_DATA TO PROCESS_.
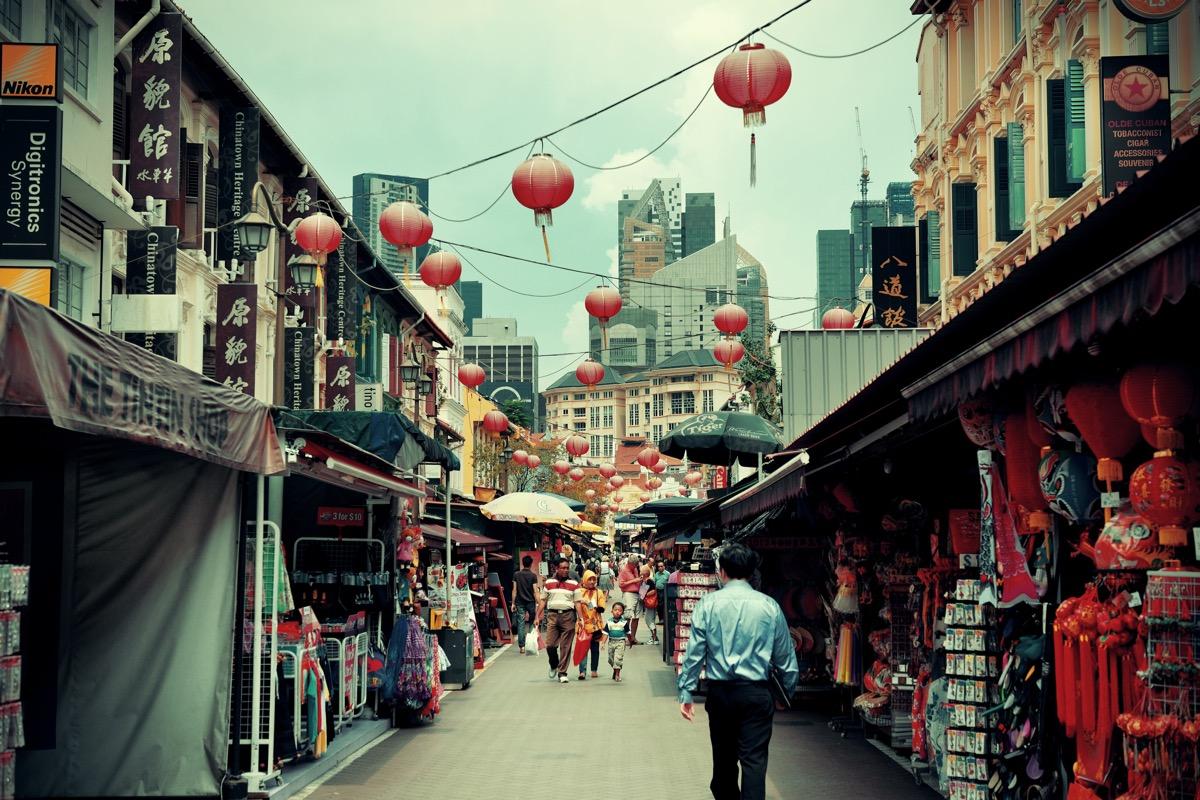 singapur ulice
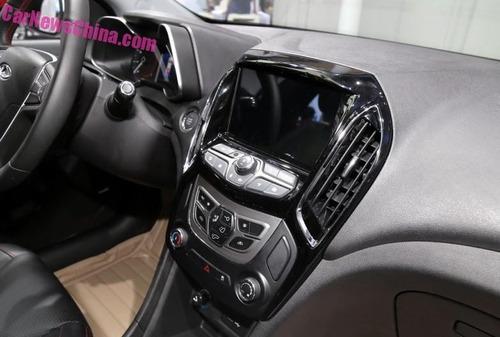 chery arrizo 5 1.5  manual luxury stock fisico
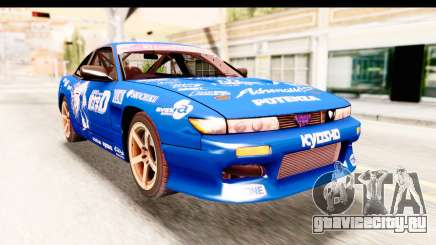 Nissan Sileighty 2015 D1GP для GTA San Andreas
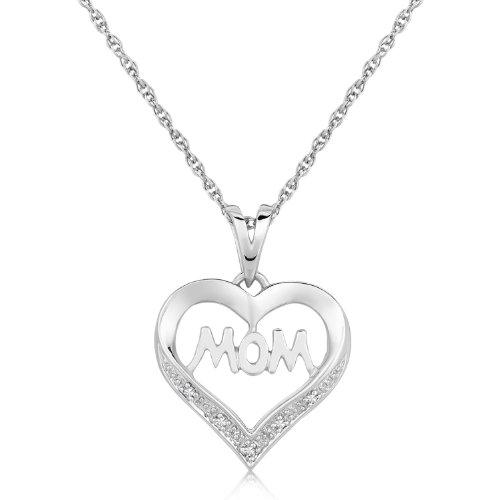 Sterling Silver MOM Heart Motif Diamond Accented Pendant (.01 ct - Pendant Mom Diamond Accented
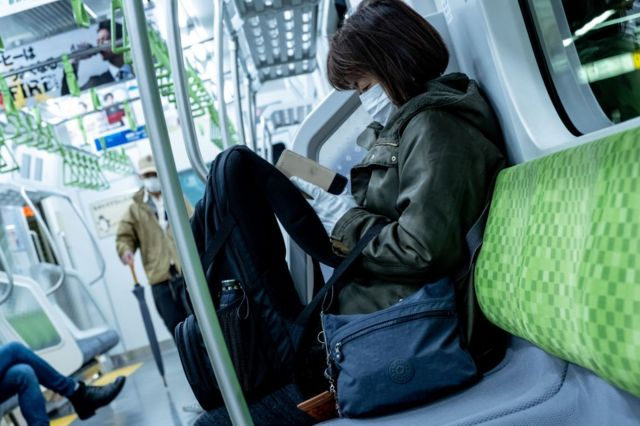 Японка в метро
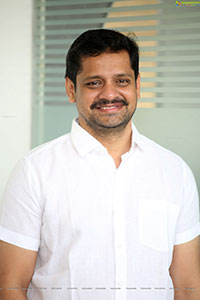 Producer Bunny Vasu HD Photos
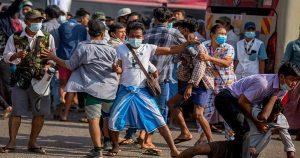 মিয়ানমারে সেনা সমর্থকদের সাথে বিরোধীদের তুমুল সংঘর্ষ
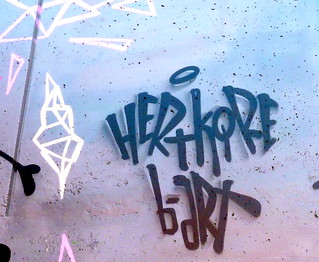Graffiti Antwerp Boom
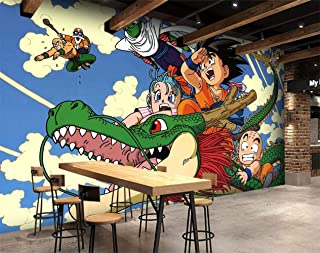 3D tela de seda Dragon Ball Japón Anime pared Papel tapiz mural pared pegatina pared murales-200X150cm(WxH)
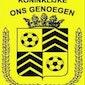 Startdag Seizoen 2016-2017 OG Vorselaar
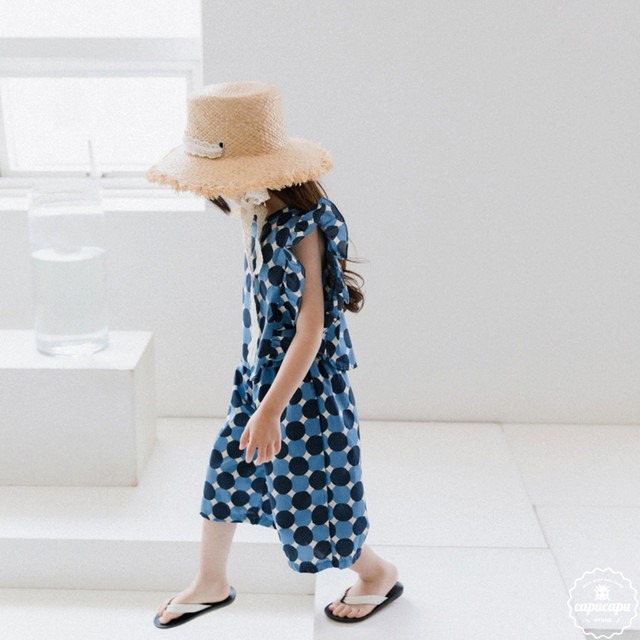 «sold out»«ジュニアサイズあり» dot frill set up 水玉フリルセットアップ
* * *
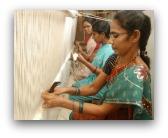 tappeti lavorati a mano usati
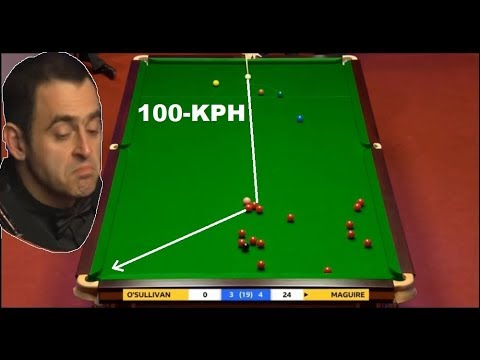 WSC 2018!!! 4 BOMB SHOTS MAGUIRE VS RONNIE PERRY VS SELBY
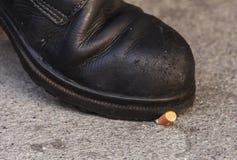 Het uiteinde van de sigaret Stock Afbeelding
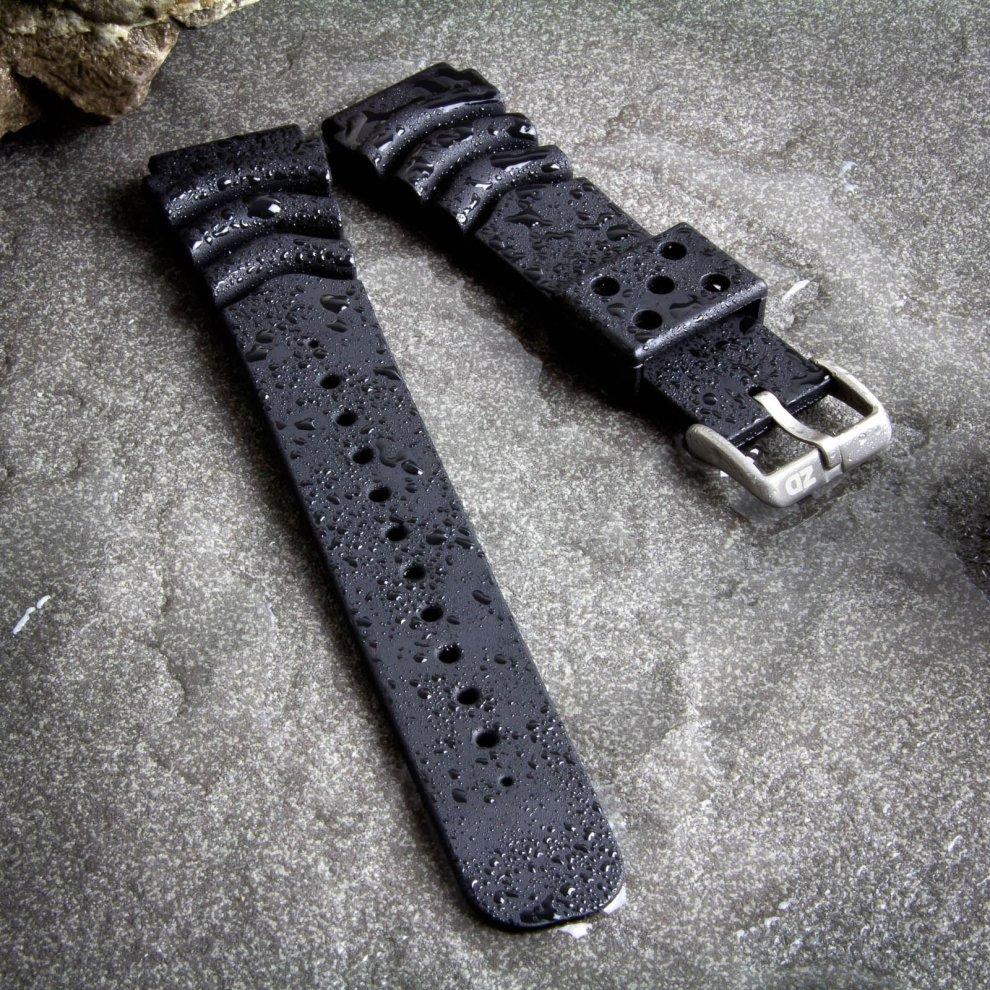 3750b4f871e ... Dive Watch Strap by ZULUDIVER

_PROBLEM TO WORK ON_. Using the data above, print only the lines starting at the one with "tappeti lavorati a mano usati" and ending at the one with "3750b4f871e ... Dive", exactly as they stand, minus the pictures.

_SOLUTION FOR THIS EXERCISE_.
 tappeti lavorati a mano usati
 WSC 2018!!! 4 BOMB SHOTS MAGUIRE VS RONNIE PERRY VS SELBY
 Het uiteinde van de sigaret Stock Afbeelding
 3750b4f871e ... Dive Watch Strap by ZULUDIVER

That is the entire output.